--- WRITTEN INSTRUCTION ---
Decide whether each statement agrees with the candidate profile below, answering yes or no and quoting the words from the profile that settle it. 1. Abel Pacheco grew up in Washington. 2. Pacheco is no longer a member of the Wallingford Community Council. 3. Pacheco teaches as an adjunct professor for North and Central Seattle Colleges.

--- QUOTED PASSAGE ---
[Start]

Article Note: The Urbanist is publishing a series of interviews with a selection of 2015 Seattle City Council candidates. In June, we will release our endorsements.
Abel Pacheco (aged 28) is one of the two youngest candidates running for Seattle City Council with hopes of capturing a position in the newly formed District 4. Pacheco originally grew up in California, but found himself in Seattle to pursue his educational aspirations in public administration at the Evans School of Public Affairs. He has very strong ties in District 4 having previously served on the Wallingford Community Council and the U-District Partnership (he still is an active member for both organizations). He now works in higher education as Assistant Director for External Affairs at the University of Washington and Adjunct Professor for North and Central Seattle Colleges.

[End]

--- RECORDED DATA ---
[Start]

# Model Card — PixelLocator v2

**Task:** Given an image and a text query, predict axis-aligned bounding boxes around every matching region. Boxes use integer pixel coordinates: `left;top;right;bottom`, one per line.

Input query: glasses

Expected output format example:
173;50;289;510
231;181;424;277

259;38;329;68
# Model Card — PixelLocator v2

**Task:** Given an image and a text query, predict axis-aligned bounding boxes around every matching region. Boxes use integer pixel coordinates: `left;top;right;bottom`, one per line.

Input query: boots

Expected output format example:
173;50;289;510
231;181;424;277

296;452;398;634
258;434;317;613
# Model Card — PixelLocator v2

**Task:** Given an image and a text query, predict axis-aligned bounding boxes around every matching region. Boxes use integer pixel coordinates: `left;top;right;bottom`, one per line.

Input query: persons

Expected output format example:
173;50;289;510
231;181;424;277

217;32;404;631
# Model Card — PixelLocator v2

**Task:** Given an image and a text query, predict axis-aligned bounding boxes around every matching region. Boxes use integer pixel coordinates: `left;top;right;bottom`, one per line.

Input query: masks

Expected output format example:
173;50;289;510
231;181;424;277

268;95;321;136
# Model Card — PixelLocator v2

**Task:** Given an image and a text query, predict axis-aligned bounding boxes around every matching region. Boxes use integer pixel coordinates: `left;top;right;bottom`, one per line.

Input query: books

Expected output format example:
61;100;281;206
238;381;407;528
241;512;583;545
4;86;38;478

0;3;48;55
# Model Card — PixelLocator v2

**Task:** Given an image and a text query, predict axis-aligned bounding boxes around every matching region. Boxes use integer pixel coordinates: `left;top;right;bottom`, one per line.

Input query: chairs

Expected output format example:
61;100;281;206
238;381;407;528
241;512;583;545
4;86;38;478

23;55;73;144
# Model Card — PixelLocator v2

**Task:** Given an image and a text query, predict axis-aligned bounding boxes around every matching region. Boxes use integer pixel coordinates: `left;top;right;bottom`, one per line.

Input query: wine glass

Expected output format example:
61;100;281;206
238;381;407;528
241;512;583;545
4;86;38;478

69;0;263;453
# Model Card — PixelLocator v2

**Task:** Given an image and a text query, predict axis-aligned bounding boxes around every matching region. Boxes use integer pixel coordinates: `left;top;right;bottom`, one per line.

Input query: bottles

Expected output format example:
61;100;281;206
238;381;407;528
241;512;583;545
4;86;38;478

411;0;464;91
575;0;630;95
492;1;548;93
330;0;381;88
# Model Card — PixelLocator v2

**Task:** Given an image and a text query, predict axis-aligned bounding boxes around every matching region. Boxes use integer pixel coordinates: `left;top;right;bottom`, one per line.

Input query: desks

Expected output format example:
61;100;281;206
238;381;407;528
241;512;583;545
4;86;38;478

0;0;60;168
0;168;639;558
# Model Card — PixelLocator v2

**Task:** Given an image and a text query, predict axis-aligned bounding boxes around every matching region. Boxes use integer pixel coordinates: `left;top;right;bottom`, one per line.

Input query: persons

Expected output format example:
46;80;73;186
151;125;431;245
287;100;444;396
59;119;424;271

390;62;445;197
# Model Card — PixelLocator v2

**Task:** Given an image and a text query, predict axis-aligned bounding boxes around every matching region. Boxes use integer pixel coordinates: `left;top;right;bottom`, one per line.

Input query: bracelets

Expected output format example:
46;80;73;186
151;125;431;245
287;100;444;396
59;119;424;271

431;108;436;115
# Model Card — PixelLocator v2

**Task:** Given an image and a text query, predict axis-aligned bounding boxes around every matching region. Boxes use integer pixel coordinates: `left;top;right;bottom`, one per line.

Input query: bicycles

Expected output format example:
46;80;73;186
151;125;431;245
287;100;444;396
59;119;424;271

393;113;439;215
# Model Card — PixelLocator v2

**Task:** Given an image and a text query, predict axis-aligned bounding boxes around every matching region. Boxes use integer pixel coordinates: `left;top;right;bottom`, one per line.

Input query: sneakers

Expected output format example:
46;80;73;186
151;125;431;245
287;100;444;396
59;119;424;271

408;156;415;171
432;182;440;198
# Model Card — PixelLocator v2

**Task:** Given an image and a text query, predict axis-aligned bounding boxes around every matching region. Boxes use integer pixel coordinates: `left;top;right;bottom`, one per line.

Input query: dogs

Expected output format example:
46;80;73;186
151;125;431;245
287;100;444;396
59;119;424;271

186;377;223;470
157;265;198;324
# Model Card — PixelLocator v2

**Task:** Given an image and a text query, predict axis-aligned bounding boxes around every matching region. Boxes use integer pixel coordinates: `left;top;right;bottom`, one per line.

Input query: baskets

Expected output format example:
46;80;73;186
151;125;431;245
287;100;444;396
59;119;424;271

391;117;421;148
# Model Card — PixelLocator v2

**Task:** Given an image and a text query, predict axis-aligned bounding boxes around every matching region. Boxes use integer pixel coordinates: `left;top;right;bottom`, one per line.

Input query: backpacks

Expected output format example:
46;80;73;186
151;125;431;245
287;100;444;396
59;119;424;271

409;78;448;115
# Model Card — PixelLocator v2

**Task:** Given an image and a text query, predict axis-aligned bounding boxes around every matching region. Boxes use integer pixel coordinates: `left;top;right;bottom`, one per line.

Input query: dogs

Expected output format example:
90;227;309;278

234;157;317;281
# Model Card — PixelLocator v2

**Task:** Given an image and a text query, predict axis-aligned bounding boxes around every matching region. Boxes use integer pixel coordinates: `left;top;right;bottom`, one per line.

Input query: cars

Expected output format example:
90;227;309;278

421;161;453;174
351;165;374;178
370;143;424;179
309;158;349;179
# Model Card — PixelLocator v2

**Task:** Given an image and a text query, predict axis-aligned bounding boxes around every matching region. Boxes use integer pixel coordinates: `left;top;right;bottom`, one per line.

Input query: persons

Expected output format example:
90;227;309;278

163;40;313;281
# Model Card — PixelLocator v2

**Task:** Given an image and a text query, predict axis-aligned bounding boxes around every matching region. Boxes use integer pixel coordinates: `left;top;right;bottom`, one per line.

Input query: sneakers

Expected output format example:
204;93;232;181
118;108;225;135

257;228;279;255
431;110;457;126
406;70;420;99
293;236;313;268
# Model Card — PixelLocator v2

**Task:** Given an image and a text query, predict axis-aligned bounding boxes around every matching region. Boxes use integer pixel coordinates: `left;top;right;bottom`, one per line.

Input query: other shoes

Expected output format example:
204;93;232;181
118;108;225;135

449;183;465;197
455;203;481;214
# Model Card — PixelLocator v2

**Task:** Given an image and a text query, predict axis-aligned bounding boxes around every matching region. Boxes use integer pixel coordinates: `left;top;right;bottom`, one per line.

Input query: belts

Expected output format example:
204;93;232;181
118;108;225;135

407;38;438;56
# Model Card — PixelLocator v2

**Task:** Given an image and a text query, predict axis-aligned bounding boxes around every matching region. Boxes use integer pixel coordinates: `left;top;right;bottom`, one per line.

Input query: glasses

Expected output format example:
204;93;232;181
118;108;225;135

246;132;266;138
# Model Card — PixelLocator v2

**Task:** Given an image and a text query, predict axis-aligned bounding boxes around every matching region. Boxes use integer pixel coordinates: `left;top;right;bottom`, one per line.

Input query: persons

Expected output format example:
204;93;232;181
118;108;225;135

[End]

--- THE COMPLETED TASK ---
1. No: "Pacheco originally grew up in California"
2. No: "he still is an active member for both organizations"
3. Yes: "Adjunct Professor for North and Central Seattle Colleges"